There is then also an overall length validation to make sure the address is 254 chars or fewer.
And then here is my whitespace validation:
Code: Select all
#
# This validator is used alongside normal length and RegEx format validations to ensure e-mail addresses are valid.
# This specific validator makes sure that if spaces exist in the local portion of the e-mail address that they are only
# included inside a double-quoted section of said local portion.
# Blanks are allowed; use a separate presence validation to enforce that if desired.
#
# Valid examples:
# ''
# 'normal.valid@email.address'
# 'missing.domain.delimiter'
# '"This e-mail address has quoted spaces in the local part"@valid.address'
# '"This e-mail address is otherwise invalid"@'
# '"Two or more of these"quoted.sections"are also completely valid"@email.address'
#
# Invalid examples:
# 'Spaces without quotes@domain.tld'
# 'Spaces but some are "not inside" quotes@domain.tld'
# '"Two of these" quoted sections "but some spaces outside"@domain.tld'
#
class EmailAddressLocalWhitespaceValidator < ActiveModel::EachValidator
###################################################################
#
# #validate_each()
#
###################################################################
def validate_each(record, attribute, value)
# Blanks are allowed.
return if value.blank?
attribute_name = attribute.to_s.titleize
message = ''
if !self.class.whitespace_valid?(value)
message = "The provided #{attribute_name} contains invalid spaces. If the e-mail address truly contains spaces they should be wrapped inside double quotes."
end
record.errors.add(attribute, message) if message.present?
end
###################################################################
#
# Public Class Methods
#
###################################################################
def self.whitespace_valid?(email_address)

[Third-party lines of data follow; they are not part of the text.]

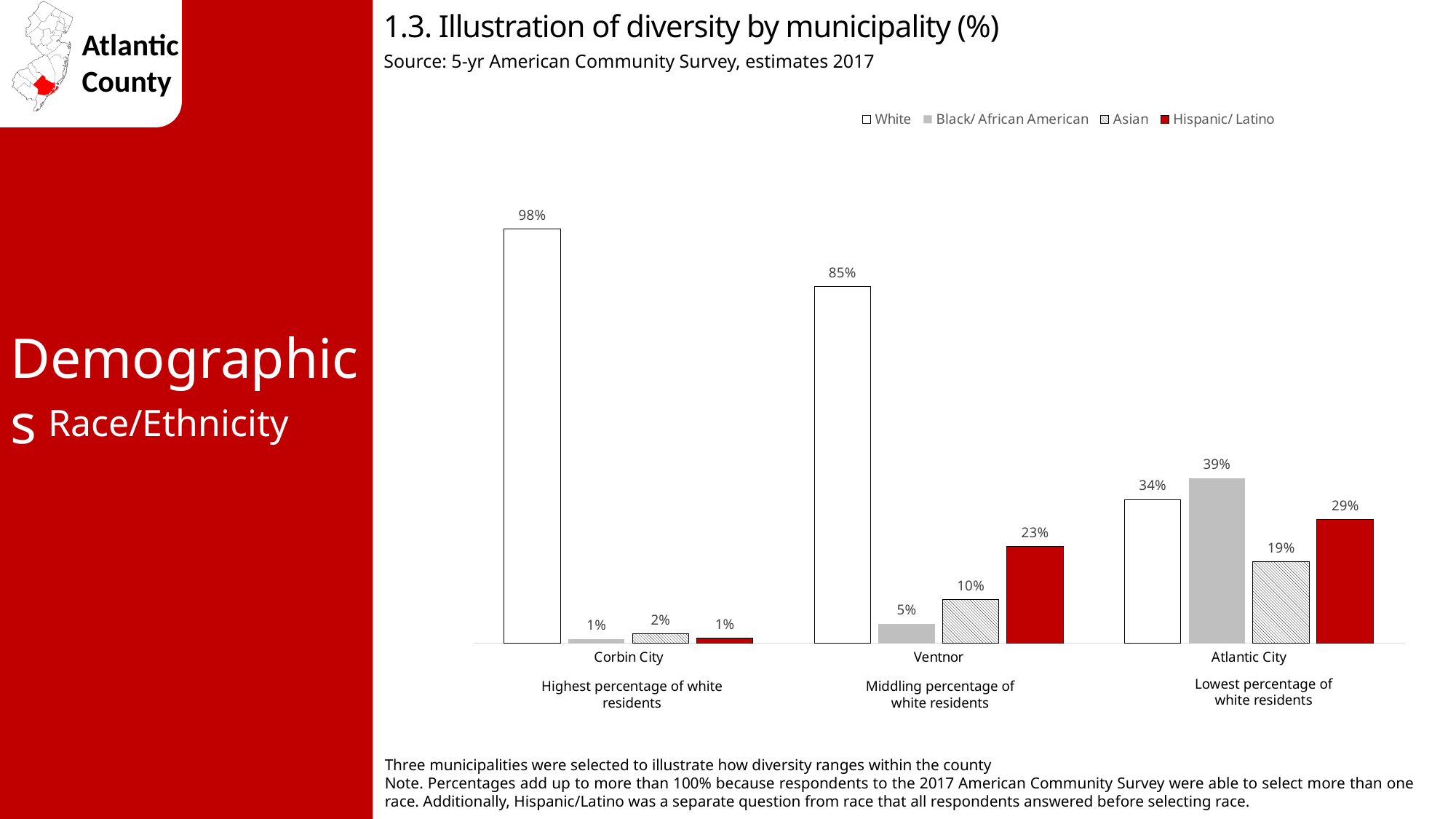
What is the difference between the White percentage in Corbin City and in Ventnor? 13% What is the Asian percentage for Ventnor? 10% What is the White percentage for Corbin City? 98% What kind of chart is shown on the slide? Bar chart Which municipality has the lowest Hispanic/ Latino percentage? Corbin City Which series is shown in red on the chart? Hispanic/ Latino How many municipalities are shown on the chart? 3 How many series does the legend list? 4 What is the Hispanic/ Latino percentage for Ventnor? 23% In Atlantic City, which is larger: the White percentage or the Black/ African American percentage? Black/ African American What is the Black/ African American percentage for Atlantic City? 39% Which municipality has the highest White percentage? Corbin City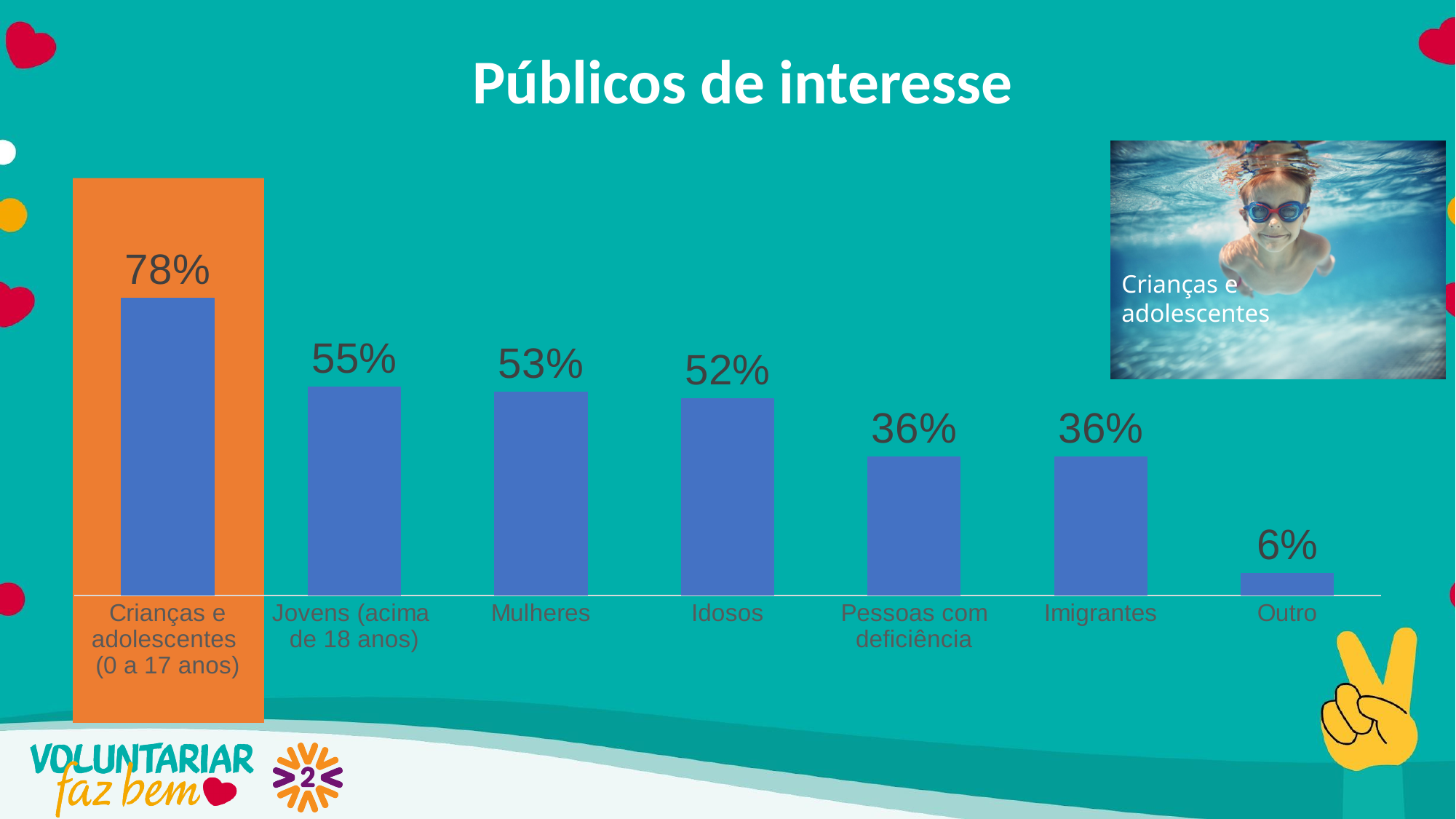
What is the difference between the values for Crianças e adolescentes (0 a 17 anos) and Jovens (acima de 18 anos)? 23% What is the difference between the values for Idosos and Imigrantes? 16% What is the value for Outro? 6% What is the title of the chart? Públicos de interesse Which category has the lowest value? Outro Which category has the highest value? Crianças e adolescentes (0 a 17 anos) What is the value for Pessoas com deficiência? 36% How many categories are shown in the chart? 7 What kind of chart is shown on the slide? Bar chart Which is larger, the value for Jovens (acima de 18 anos) or the value for Idosos? Jovens (acima de 18 anos) What is the value for Mulheres? 53% What is the value for Crianças e adolescentes (0 a 17 anos)? 78%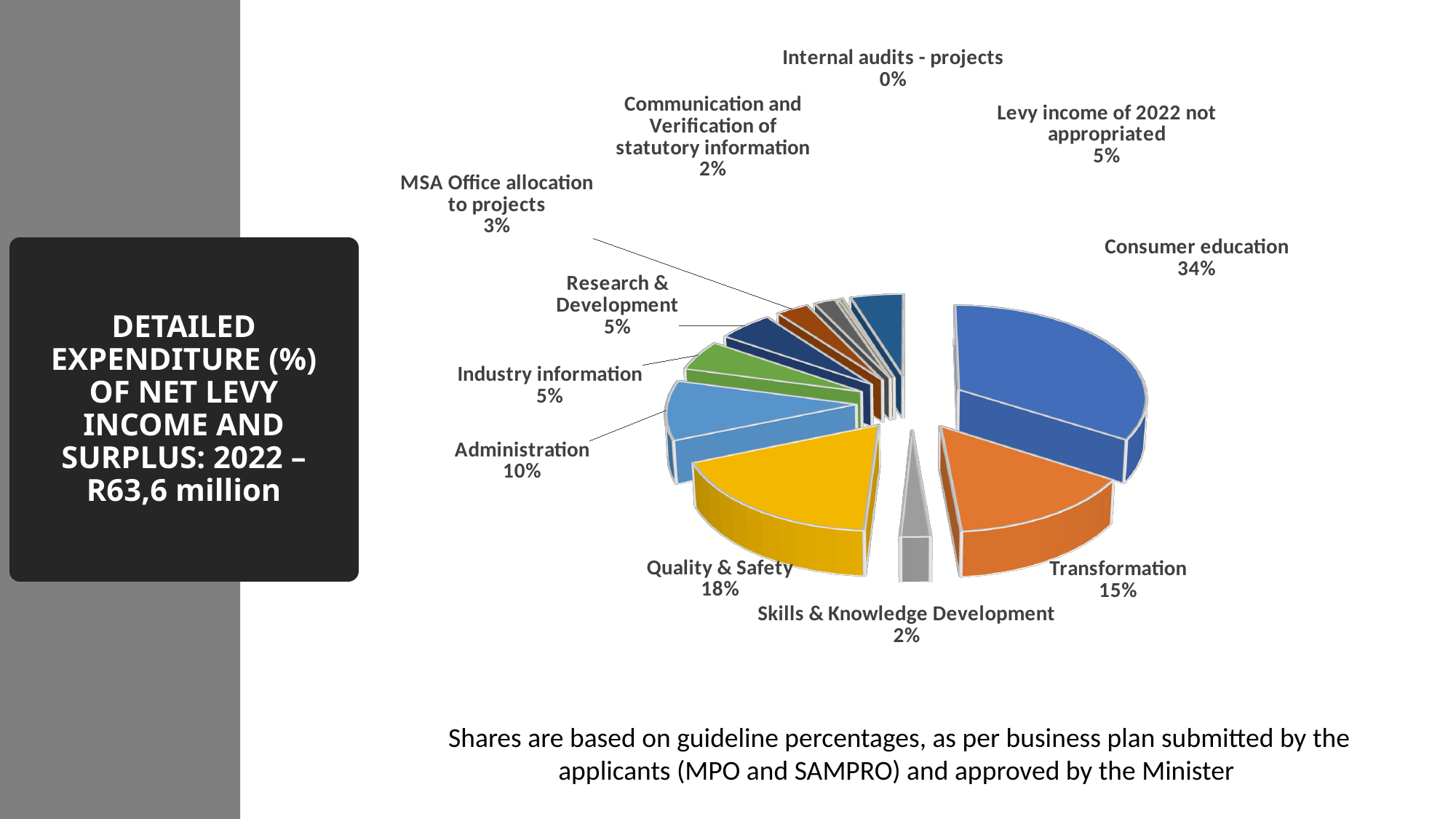
What percentage is shown for Administration? 10% Which category has the smallest share of the pie? Internal audits - projects What is the difference in percentage points between Consumer education and Transformation? 19 Which is larger, the share for Quality & Safety or the share for Transformation? Quality & Safety What percentage is shown for Quality & Safety? 18% How many categories are shown in the pie chart? 11 What percentage is shown for Internal audits - projects? 0% Which category has the largest share of the pie? Consumer education What type of chart is shown on the slide? Pie chart What share of the pie does Consumer education represent? 34% What total amount is stated in the slide title for the 2022 net levy income and surplus? R63,6 million What percentage is shown for MSA Office allocation to projects? 3%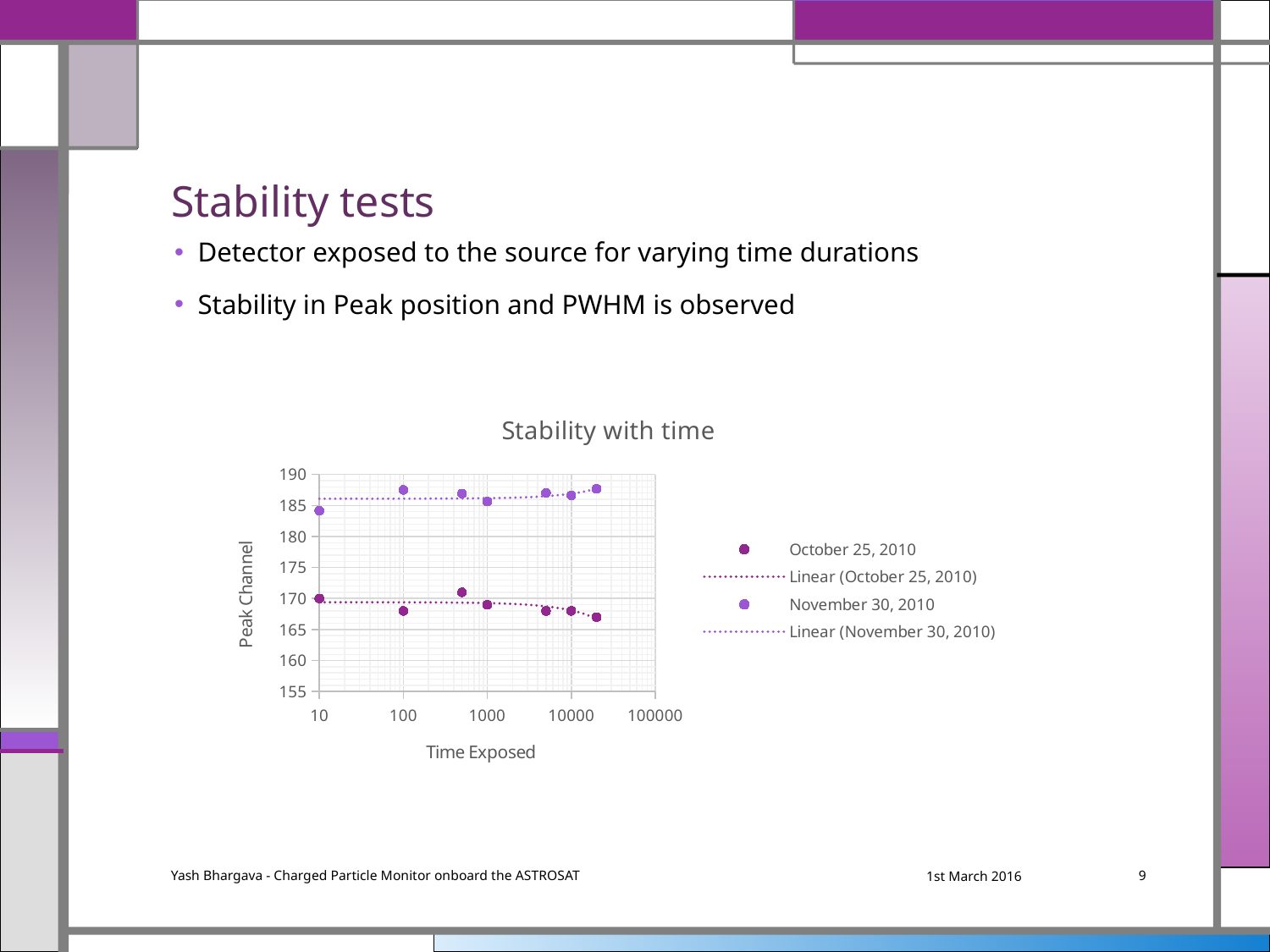
How many entries does the chart legend list? 4 Does the linear trendline for the October 25, 2010 series rise or fall as time exposed increases? fall Is the value for the October 25, 2010 series at a time exposed of 100 greater or less than 170? less At a time exposed of 100, which series has the higher peak channel, October 25, 2010 or November 30, 2010? November 30, 2010 What kind of chart is shown on the slide? scatter chart Is the value for the October 25, 2010 series at a time exposed of 20000 greater or less than 170? less Is the value for the November 30, 2010 series at a time exposed of 20000 greater or less than 185? greater How many data points are plotted for the October 25, 2010 series? 7 What is the title of the chart? Stability with time Does the linear trendline for the November 30, 2010 series rise or fall as time exposed increases? rise What is the label of the vertical axis of the chart? Peak Channel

return true if email_address.blank? # Entire e-mail address was blank, so local part whitespace is valid.
local = get_local_part(email_address)
return true if local.blank? # Local part was blank or no domain delimiter (@) exists, so assume local part whitespace is valid.
return true if !local.include?(' ') # No spaces in local part, so local part whitespace is valid.
return false if local.count('"').odd? # Spaces exist but with the wrong number of double-quotes, so local part whitespace is invalid.
# The way split works, the even indexes always hold the unquoted parts regardless of where the quotes are.
# We check the even indexes for [invalid] spaces.
# For example:
# even even even "odd odd odd" even even "odd odd"@domain.tld
# "odd odd odd" even even even "odd odd" even even@domain.tld
parts = local.split('"')
parts.each_with_index do |part, index|
return false if index.even? && part.include?(' ')
end
true
end
###################################################################
#
# Private Class Methods
#
###################################################################
def self.get_local_part(email_address)
return '' if email_address.blank?
parts = email_address.split('@') # Split address by '@' so we can remove the domain part.
parts.pop if parts.size > 1 # Remove the domain part from the array (in place) if it exists.
parts.join('@') # Join the local part back together.
end
private_class_method :get_local_part
end
Of course this all relies on servers down the line you don't control also adhering to the spec and not blowing up on spec-legal but otherwise uncommon things like having two @ symbols in an address or whitespace in the local part. That should be monitored and taken into account. I've not run into any issues so far and it's been a few years in production.